You need to make a glaze too which is just a half a small jar of red currant jelly and a squirt of honey.
So thaw out your hens, one per person. Preheat your oven to 350 degrees. Rinse out the cavity and put a few smashed up cloves inside each one. And also salt and pepper. Then place them all in a roasting pan with a rack. Season each one with salt and pepper and just a little bit of nutmeg and cinnamon. And put a little pat of butter on each one too. Put them in the oven and roast for about an hour. Put a lid or a tin foil cover on for the first half hour, then remove it. Baste them as you go, about every 15 minutes after you take the cover off.
Now make your glaze. Just melt 1/2 a small jar of red currant jelly with a squirt of honey on low to med heat on the stove.

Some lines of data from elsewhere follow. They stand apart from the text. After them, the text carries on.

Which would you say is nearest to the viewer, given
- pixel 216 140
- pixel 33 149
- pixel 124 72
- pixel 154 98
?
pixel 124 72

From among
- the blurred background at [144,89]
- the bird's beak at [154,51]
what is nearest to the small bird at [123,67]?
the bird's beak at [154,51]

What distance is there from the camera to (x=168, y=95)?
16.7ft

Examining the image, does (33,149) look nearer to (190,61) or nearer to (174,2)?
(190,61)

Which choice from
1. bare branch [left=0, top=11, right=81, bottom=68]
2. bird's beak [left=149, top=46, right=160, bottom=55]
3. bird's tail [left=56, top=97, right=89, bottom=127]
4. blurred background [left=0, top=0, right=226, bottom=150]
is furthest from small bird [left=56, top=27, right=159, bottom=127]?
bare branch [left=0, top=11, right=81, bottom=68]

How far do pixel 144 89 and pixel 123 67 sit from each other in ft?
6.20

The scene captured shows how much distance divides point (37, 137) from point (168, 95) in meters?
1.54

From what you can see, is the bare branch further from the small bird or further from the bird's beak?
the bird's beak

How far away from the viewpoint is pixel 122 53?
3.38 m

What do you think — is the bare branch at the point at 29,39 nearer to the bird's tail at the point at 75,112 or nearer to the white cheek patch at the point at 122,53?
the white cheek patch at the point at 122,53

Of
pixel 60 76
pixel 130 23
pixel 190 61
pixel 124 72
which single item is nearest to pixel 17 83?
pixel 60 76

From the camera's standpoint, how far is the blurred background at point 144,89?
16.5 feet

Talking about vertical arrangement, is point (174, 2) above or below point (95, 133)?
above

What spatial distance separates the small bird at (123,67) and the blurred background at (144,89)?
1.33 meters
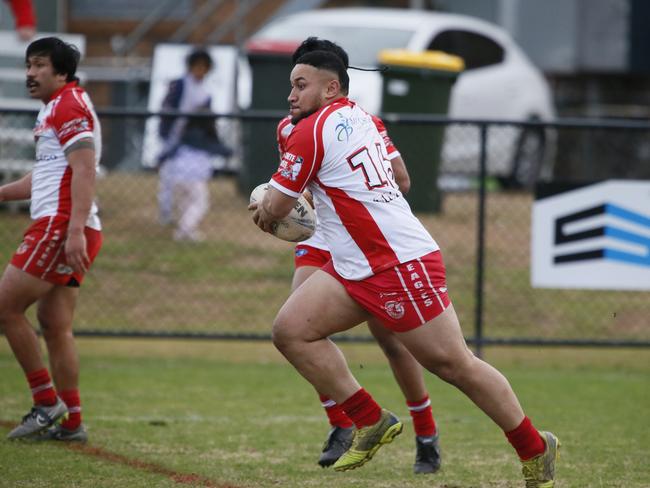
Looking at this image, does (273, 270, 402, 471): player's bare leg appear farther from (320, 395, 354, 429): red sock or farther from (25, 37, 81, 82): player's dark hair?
(25, 37, 81, 82): player's dark hair

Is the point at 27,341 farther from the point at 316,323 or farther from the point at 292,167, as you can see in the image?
the point at 292,167

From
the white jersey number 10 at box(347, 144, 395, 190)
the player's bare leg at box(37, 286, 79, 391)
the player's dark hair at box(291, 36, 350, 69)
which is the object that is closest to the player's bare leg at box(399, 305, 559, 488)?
the white jersey number 10 at box(347, 144, 395, 190)

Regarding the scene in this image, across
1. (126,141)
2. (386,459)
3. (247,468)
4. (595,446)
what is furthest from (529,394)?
(126,141)

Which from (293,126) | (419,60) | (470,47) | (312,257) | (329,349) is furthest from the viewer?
(470,47)

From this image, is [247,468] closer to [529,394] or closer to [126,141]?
[529,394]

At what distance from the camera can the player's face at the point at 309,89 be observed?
5.24 metres

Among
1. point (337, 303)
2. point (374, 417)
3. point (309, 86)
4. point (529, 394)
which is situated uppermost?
point (309, 86)

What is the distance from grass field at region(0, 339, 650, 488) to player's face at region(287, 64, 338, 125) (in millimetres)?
1761

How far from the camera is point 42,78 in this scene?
637 cm

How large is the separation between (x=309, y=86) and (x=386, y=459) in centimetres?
217

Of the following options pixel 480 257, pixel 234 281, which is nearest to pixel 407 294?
pixel 480 257

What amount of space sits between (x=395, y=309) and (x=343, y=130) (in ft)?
2.54

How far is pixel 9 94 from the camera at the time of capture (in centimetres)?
1371

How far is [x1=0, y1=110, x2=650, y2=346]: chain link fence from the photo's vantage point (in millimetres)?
10789
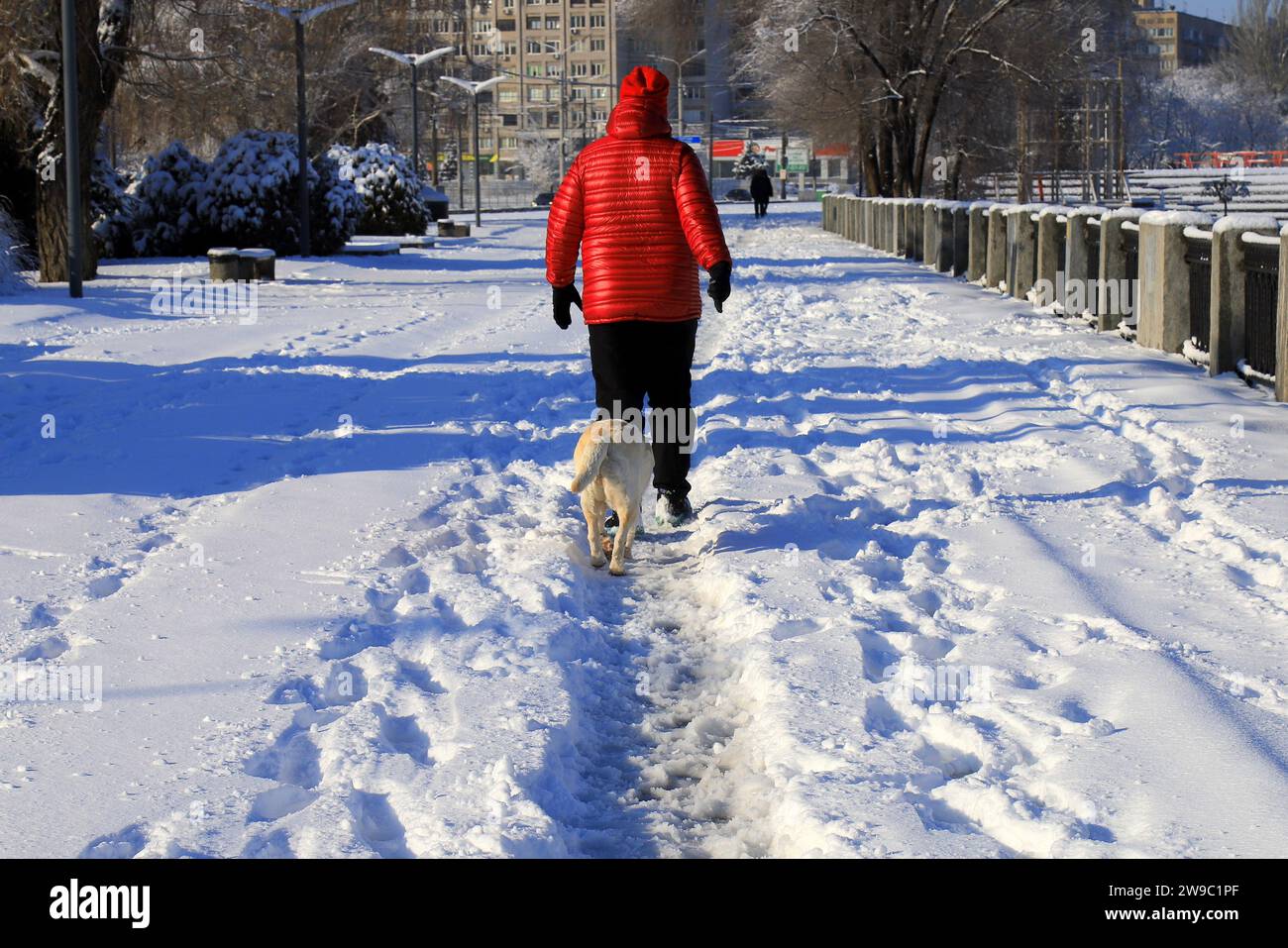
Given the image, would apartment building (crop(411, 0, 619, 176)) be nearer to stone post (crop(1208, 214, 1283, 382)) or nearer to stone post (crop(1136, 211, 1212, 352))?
stone post (crop(1136, 211, 1212, 352))

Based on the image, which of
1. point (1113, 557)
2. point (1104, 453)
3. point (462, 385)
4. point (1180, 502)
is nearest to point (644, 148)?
point (1113, 557)

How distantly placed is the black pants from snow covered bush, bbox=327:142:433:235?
1192 inches

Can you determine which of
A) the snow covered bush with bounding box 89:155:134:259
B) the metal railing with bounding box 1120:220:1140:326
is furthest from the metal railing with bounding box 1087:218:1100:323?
the snow covered bush with bounding box 89:155:134:259

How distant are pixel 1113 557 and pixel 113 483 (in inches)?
205

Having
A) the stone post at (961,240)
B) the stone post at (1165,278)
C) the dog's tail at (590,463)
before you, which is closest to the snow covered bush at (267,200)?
the stone post at (961,240)

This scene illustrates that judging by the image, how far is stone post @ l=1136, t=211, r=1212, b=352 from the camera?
14469 mm

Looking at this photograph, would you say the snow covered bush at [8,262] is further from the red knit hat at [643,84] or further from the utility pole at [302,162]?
the red knit hat at [643,84]

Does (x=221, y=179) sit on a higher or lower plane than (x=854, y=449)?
higher

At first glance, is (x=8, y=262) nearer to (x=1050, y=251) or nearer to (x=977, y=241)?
(x=1050, y=251)

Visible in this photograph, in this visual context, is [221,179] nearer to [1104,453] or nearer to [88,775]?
[1104,453]

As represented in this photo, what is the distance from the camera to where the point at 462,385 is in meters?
13.1

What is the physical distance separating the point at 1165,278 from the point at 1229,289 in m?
1.63
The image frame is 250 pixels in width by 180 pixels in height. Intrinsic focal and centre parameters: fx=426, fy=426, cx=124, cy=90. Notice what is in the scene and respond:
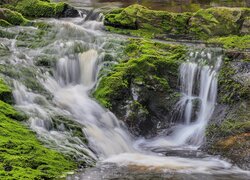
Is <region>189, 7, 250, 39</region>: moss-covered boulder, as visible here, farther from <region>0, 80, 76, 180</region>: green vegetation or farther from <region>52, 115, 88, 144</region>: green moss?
<region>0, 80, 76, 180</region>: green vegetation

Whisk it until it comes to a boil and then remove from the heat. Using a brush, baste each hen with the glaze and do this a few times until your rice is cooked. Follow the package directions for the rice. You should make it about 1/2 an hour before your hens are done. Also prepare your vegetables to coincide with the timing of the hens.

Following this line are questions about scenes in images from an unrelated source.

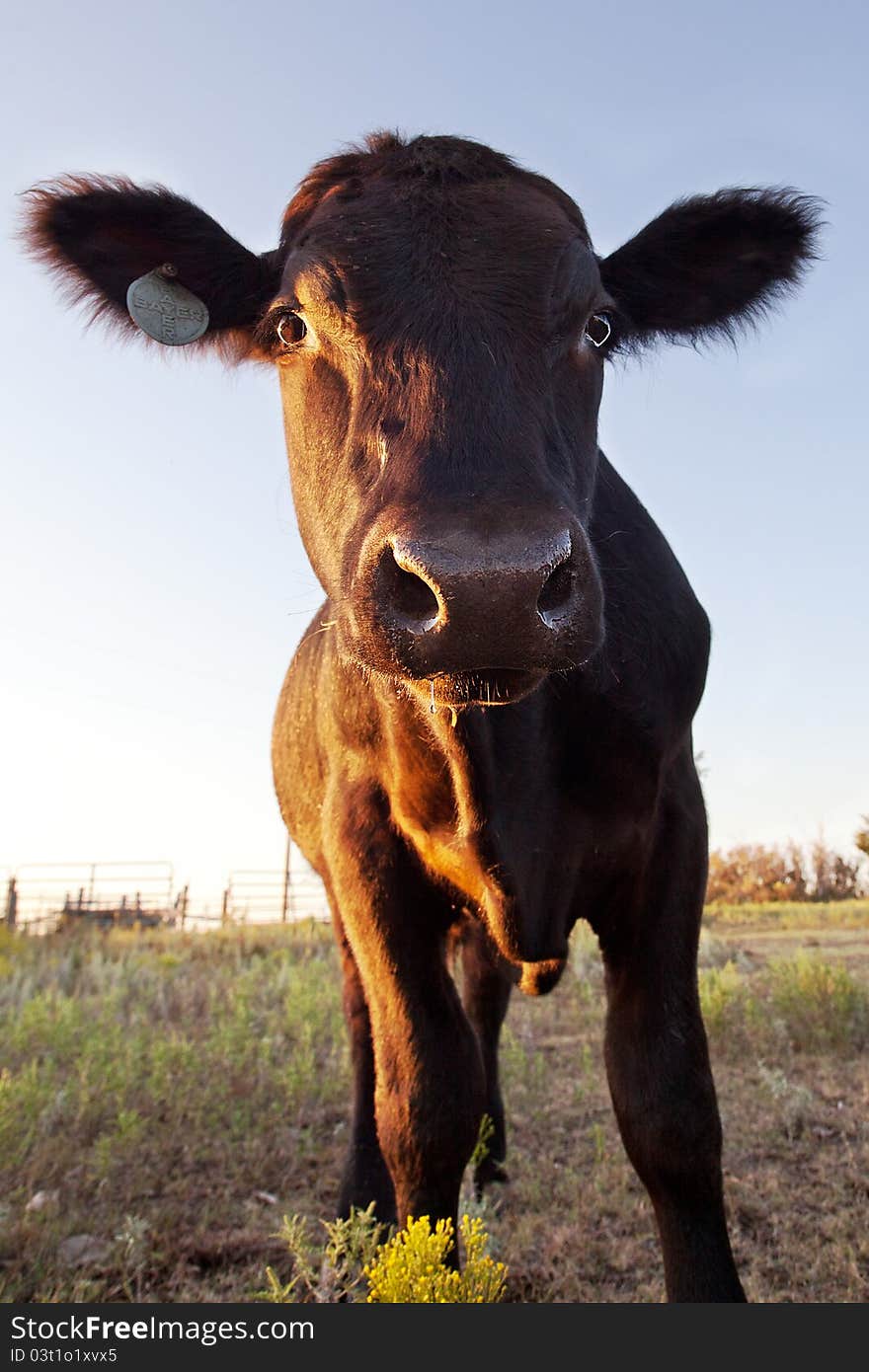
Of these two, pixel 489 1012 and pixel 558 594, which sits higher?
pixel 558 594

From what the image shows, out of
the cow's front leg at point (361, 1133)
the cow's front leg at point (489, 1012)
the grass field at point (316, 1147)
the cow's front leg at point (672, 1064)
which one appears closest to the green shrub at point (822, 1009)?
the grass field at point (316, 1147)

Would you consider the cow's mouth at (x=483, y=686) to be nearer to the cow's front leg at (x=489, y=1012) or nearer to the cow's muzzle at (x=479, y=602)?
the cow's muzzle at (x=479, y=602)

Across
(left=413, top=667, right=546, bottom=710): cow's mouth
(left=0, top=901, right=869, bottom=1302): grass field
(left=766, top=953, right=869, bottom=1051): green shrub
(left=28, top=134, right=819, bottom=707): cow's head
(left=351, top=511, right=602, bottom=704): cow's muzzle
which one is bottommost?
(left=0, top=901, right=869, bottom=1302): grass field

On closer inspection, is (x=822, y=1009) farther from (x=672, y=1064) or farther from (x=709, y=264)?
(x=709, y=264)

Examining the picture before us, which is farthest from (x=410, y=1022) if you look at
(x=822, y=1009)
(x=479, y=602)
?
(x=822, y=1009)

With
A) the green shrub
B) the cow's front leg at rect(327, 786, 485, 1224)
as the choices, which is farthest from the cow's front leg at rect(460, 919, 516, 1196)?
the green shrub

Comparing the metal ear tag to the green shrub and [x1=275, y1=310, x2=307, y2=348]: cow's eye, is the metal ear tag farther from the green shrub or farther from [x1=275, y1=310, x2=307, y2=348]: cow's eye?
the green shrub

After an hour and a half, remove your hens and let them sit out the last step. Pour your pan drippings into your glaze and bring it back up to the boil and let it reduce by half. Spread your rice out on a platter and rest your hens on top of the rice. Now pour your reduced glazed all over the hens and serve it up. Or you can plate each one individually with a portion of rice and a bird. Make it nice and set the hen on the rice like a bird in its nest and pour some glaze over it. Add your vegetables to the plate and Voila! Be prepared for your guests to swoon because they will have never seen or tasted anything so amazing! And if you really want to blow them away, serve the Grand Marnier cheesecake for dessert. This is one of my recipes that I call Smoke and Mirrors because it is so impressive and yet so easy to prepare! Try it out.